Wilmington officials scrutinize report with recommendations to reduce gun violence

Mark Fowser - WDEL
Reducing and preventing gun-related violence in Wilmington will take money, people and constant communication, according to a report requested by the city earlier this year.
Late last year, several members of City Council, Mayor Mike Purzycki and Chief of Staff Tanya Washington visited Newark, New Jersey to learn about the work of the Community Based Public Safety Collective, which works in various community-focused ways to prevent lives from being lost due to violence. After contracting with the CBPSC earlier in 2022 to conduct a "landscape analysis" of the city's challenges, elected officials recently received the report, which was discussed at a meeting of City Council's Public Safety Committee.
According to Elizabeth Ruebman with the Collective, the review examined crime and hospital data and involved interviews with about five dozen city leaders, community members, interventionists and other stakeholders. She stressed the need for open dialogue "so that the intervention organizations are in constant communication and are strategizing, working with other stakeholders and coming together on a regular and thoughtful basis to address the violence."

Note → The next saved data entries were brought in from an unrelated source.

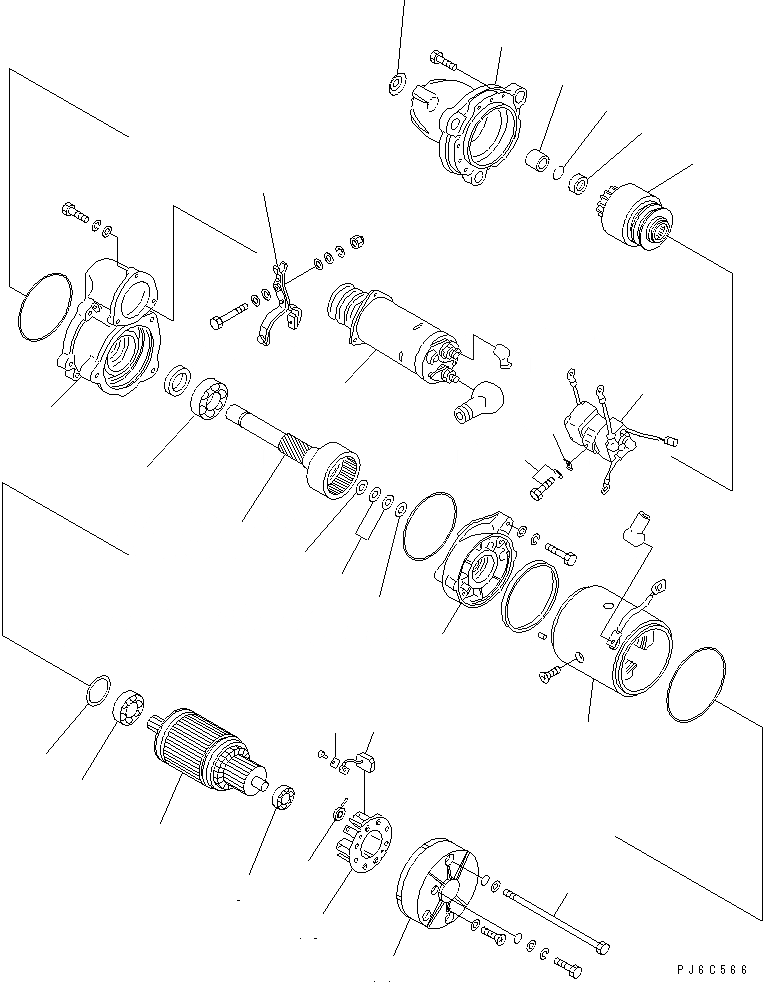 PJ6C566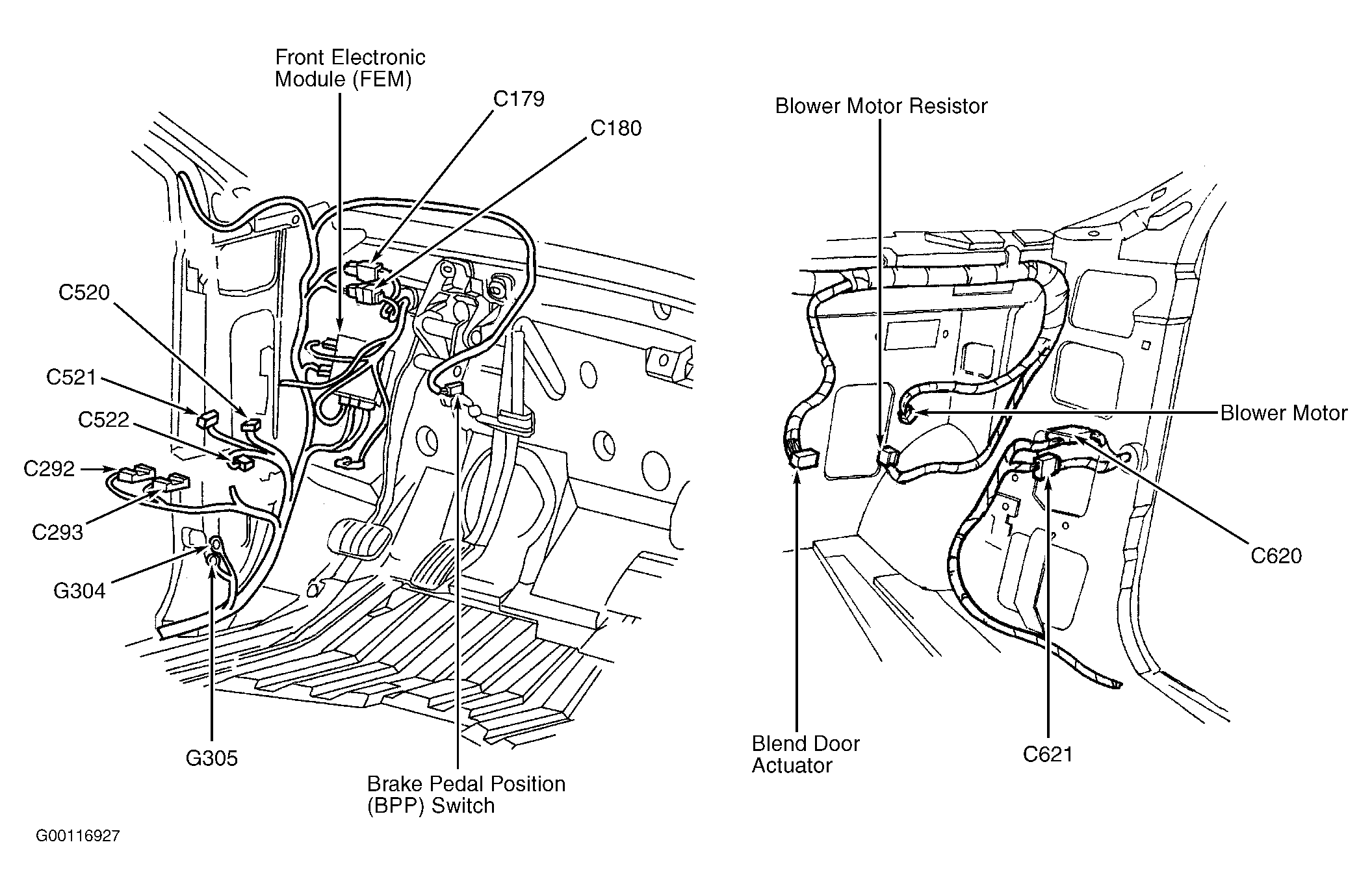 Front Electronic
Module (FEM)

C179

C180

C520

C521

C522

C292

C293

G304

G305

Brake Pedal Position
(BPP) Switch

Blower Motor Resistor

Blower Motor

C620

Blend Door
Actuator

C621

G00116927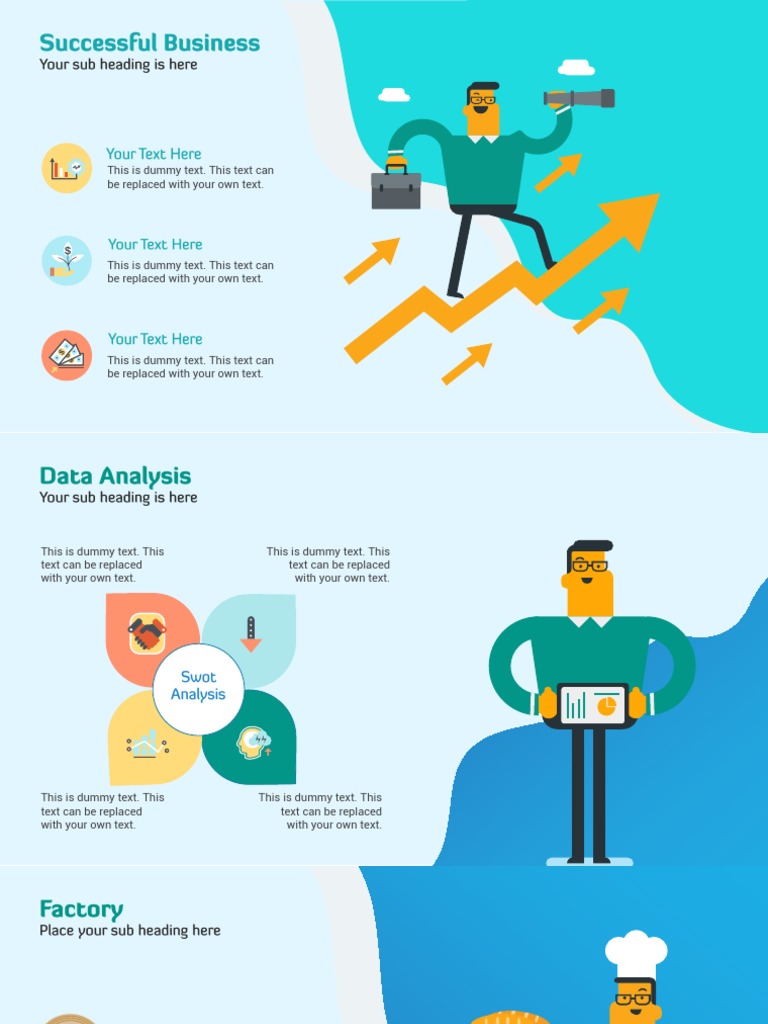 Successful Business
Your sub heading is here

Your Text Here
This is dummy text. This text can be replaced with your own text.

Your Text Here
This is dummy text. This text can be replaced with your own text.

Your Text Here
This is dummy text. This text can be replaced with your own text.

Data Analysis
Your sub heading is here

This is dummy text. This text can be replaced with your own text.

This is dummy text. This text can be replaced with your own text.

Swot Analysis

This is dummy text. This text can be replaced with your own text.

This is dummy text. This text can be replaced with your own text.

Factory
Place your sub heading here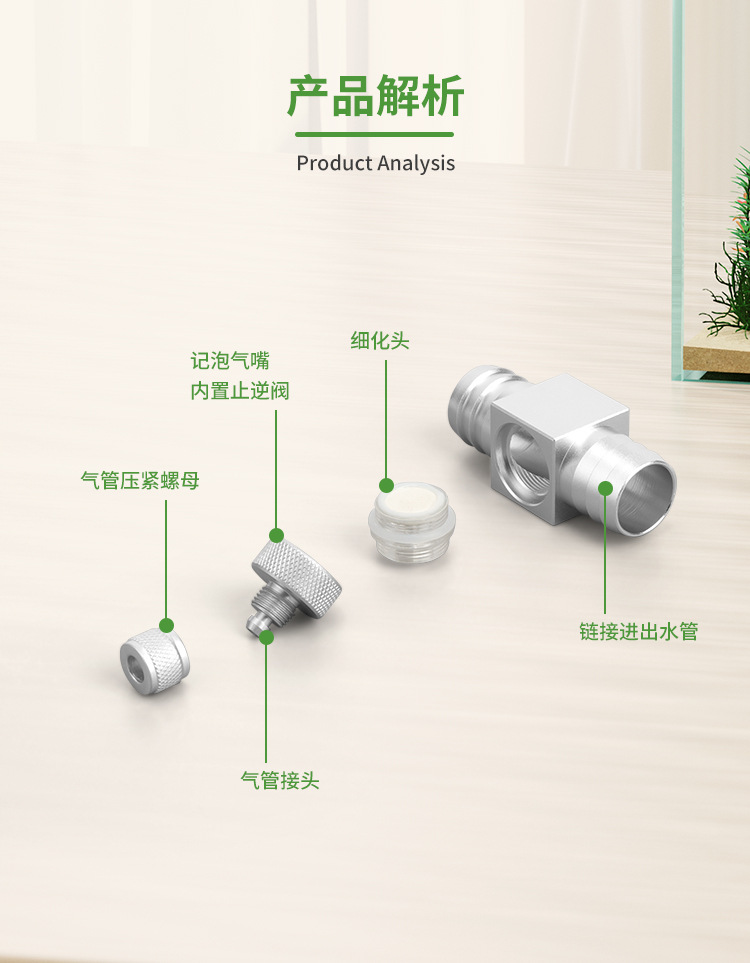 产品解析

Product Analysis

记泡气嘴
内置止逆阀

细化头

气管压紧螺母

链接进出水管

气管接头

The Collective recommends grant support for several existing intervention organizations, funding an external coordinator for intervention organizations and services, and training and deploying 20 community ambassador-interventionists. Also, the report calls for zeroing in on the data-identified likely victims and perpetrators of gun violence as well as hot spots.
“The Landscape document is not just a report, but it’s a blueprint for reimagining public safety in our City,” 7th District Councilman Chris Johnson said in a statement. “We must finally learn from our mistakes from the past, and forge a new, well-invested, community-led approach for healing our City.”
“Eight million dollars in ARPA set aside for Building Safer Communities is not nearly enough to address all the issues the City is facing,” Wilmington City Council President Trippi Congo said in a statement. “We need to focus on prevention at both the school and household level. In addition, funding is needed from the State, County, and Federal governments. We need to continue to engage the entire community for suggestions, and we have to help shape the minds and mentality of our children so that violence isn’t an immediate response.”